The author discusses in details policy features required to decrease emissions in the USA.
Chapter 14. Plans B
Chapter 14 completes the response story with a discussion of “Plan B” strategies that allow the world to respond to a climate changing from either human or natural causes—adaptation, which will happen, and geoengineering, which could be deployed in extremis. Here are the key points that the author makes about adaptation:
- Adaptation is agnostic. Humans have been successfully adapting to changes in climate for millennia, and for most of that time, they did so without the foggiest notion of what (besides the vengeful gods) might be causing them. Thus, while the information we have now will help guide adaptation strategies, society can adapt to climate changes caused by natural phenomena or by human influences.
- Adaptation is proportional. Modest initial measures can be bolstered as and if the climate changes more.
- Adaptation is local. Adaptation is naturally tailored to the different needs and priorities of different populations and locations. This also makes it more politically feasible. Spending for the “here and now” (e.g., flood control for a local river) is far more palatable than spending to counter a vague and uncertain threat thousands of miles and two generations away. Further, local adaptation does not require the global consensus, commitment, and coordination that have proved so far elusive in mitigation efforts.
- Adaptation is autonomous. It is what societies do, and have been doing, since humanity first formed them—the Dutch, for example, have been building and improving dikes for centuries to claim land from the North Sea. Adaptation will happen on its own, whether we plan for it or not.
- Adaptation is effective. Societies have thrived in environments ranging from the Arctic to the Tropics. Adapting to a changing climate always acts to reduce net impacts from what they would be otherwise—after all, we wouldn’t change society to make things worse!

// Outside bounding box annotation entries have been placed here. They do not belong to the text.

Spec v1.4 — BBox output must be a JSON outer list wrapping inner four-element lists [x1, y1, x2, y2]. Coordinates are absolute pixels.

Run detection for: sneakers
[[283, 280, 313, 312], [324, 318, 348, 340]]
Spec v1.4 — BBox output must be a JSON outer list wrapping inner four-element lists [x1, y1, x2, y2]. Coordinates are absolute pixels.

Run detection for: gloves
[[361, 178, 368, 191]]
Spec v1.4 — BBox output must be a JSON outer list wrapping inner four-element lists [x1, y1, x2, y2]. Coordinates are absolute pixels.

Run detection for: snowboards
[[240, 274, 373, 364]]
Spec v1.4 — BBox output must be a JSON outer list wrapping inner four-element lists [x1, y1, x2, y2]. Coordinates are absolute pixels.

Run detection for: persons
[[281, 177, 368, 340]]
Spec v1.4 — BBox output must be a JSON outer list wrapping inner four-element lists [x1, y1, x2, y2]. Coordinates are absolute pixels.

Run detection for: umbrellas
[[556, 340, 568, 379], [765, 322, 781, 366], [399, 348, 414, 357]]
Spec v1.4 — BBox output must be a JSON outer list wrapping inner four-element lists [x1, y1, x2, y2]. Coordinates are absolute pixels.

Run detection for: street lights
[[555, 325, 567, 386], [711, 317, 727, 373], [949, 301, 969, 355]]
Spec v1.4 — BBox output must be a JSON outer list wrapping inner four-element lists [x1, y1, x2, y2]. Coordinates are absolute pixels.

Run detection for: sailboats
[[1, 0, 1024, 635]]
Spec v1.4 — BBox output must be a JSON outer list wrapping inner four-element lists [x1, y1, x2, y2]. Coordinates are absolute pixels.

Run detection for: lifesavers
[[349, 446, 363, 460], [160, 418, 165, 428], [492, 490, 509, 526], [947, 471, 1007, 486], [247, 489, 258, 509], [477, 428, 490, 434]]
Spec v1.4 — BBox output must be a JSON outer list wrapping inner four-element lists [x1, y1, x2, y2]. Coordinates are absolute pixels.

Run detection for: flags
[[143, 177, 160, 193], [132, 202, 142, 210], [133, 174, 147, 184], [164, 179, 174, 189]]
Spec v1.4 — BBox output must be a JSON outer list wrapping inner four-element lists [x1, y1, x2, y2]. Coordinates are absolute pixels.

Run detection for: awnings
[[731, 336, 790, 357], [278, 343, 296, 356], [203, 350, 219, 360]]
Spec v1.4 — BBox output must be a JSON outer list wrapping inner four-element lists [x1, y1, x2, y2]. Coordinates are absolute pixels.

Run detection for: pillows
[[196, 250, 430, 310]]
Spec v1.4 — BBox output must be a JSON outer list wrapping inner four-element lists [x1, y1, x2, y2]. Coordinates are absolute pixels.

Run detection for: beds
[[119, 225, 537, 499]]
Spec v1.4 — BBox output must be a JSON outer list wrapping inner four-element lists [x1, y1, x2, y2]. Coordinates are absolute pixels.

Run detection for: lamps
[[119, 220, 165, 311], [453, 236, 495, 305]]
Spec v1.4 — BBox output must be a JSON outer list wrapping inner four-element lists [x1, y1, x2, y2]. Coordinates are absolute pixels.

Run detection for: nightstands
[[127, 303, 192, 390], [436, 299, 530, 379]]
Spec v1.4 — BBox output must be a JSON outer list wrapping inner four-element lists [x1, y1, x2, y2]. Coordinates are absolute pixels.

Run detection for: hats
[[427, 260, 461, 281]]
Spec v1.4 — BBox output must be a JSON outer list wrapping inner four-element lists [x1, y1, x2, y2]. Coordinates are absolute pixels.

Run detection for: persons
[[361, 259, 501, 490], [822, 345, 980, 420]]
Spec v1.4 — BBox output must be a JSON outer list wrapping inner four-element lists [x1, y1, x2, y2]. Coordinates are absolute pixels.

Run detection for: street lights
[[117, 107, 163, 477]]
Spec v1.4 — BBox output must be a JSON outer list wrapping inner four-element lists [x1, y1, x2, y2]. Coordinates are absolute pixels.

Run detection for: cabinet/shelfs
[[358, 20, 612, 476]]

The author provides a very nice and information-intensive graph for future handling of emissions:

Closing Thoughts
In the end, the author discusses the reasons for writing this book, its descriptive rather than prescriptive character, and his belief that climate science needs improvement. He also suggests increase research into possible measures in case of unexpected climate emergencies such as geoengineering.
MY TAKE ON IT:
I like this book a lot because of its no-nonsense approach and the wealth of data presented in an easily digestible format. I also believe that humans impact the climate, and so do ants, chickens, volcanos, asteroids, and many more factors, either living or not. However, about the issue of the scale of such impact, I believe it is moderate. It creates no real danger to existence and prosperity of humanity unless the excretable part of this humanity – the global elite succeed in imposing unreasonable restriction on energy consumption and life for everybody else. Nevertheless, I am optimistic and believe that when people start feeling this impact on their wellbeing, they will respond; hopefully, they do it peacefully and use the democratic process to bring power crazies to the heel.